# Indexes and Performance

*My journey from 45-second page loads to sub-100ms responses*

***

## Table of Contents

1. [Introduction: The Day My Blog Became Unusable](#introduction-the-day-my-blog-became-unusable)
2. [What Is an Index?](#what-is-an-index)
3. [How PostgreSQL Finds Data Without an Index](#how-postgresql-finds-data-without-an-index)
4. [B-Tree Indexes: The Default Workhorse](#b-tree-indexes-the-default-workhorse)
5. [Other Index Types in PostgreSQL](#other-index-types-in-postgresql)
6. [Index Strategies for Real Queries](#index-strategies-for-real-queries)
7. [EXPLAIN and EXPLAIN ANALYZE](#explain-and-explain-analyze)
8. [Partial Indexes: Index Only What You Need](#partial-indexes-index-only-what-you-need)
9. [Composite Indexes and Column Order](#composite-indexes-and-column-order)
10. [Index-Only Scans and Covering Indexes](#index-only-scans-and-covering-indexes)
11. [The Cost of Indexes](#the-cost-of-indexes)
12. [Query Optimisation Techniques](#query-optimisation-techniques)
13. [Monitoring Index Usage](#monitoring-index-usage)
14. [What I Learned About Performance](#what-i-learned-about-performance)
15. [Next Steps](#next-steps)

***

## Introduction: The Day My Blog Became Unusable

It was a Saturday morning. I had just crossed 50,000 rows in my `posts` table after three years of writing. I opened my blog's admin panel to review comments, and nothing loaded. After 30 seconds, a timeout error.

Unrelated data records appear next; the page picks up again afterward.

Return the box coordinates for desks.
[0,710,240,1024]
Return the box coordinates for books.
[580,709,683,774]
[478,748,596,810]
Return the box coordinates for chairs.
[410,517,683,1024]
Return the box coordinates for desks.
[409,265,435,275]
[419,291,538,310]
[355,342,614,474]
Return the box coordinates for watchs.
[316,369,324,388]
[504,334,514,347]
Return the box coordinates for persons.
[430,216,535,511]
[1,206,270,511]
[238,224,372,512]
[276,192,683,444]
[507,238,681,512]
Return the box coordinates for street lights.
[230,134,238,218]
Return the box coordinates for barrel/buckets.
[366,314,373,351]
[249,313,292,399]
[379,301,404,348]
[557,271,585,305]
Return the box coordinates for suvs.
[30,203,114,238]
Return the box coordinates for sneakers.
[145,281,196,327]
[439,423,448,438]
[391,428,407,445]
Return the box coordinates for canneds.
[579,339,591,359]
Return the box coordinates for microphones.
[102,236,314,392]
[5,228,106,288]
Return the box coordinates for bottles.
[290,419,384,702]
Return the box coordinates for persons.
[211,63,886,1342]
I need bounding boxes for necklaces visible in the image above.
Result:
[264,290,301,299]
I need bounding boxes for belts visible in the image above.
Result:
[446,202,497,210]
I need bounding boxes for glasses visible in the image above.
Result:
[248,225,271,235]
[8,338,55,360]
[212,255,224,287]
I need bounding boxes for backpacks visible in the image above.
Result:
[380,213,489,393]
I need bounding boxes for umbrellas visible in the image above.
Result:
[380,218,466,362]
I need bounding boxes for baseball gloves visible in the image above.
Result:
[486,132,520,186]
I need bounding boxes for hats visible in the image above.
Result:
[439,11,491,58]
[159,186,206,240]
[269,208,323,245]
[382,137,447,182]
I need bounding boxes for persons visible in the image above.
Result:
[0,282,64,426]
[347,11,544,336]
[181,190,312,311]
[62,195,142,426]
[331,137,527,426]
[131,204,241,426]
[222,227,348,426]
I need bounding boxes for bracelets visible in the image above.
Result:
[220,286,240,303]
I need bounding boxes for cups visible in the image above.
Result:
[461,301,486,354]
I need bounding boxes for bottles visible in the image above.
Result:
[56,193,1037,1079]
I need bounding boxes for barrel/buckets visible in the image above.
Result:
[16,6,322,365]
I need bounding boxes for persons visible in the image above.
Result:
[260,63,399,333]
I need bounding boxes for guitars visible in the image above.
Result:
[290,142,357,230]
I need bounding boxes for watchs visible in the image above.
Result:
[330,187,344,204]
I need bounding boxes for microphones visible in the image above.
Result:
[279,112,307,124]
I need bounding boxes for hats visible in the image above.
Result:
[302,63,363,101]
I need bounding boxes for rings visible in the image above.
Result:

I restarted the server. Same thing. Cleared the application cache. Still broken.

I connected directly to the database and ran the exact query my admin panel used:

```sql
SELECT p.*, a.name AS author_name, COUNT(c.id) AS comment_count
FROM posts p
JOIN authors a ON p.author_id = a.id
LEFT JOIN comments c ON p.id = c.post_id
WHERE p.status = 'published'
GROUP BY p.id, a.name
ORDER BY p.published_at DESC
LIMIT 20;
```

It returned… in **43 seconds**.

The same query had been running in 80ms when I had 5,000 posts. Nobody told me databases slow down as they grow. Nobody told me I needed to *design for scale*.

Two hours later, after adding the right indexes, the same query ran in **4ms**.

This article is the guide I wish had existed that Saturday morning.

***

## What Is an Index?

An index is a separate data structure that PostgreSQL maintains alongside your table. It's like the index at the back of a textbook—instead of reading every page to find "ACID properties", you look it up in the index and jump directly to page 347.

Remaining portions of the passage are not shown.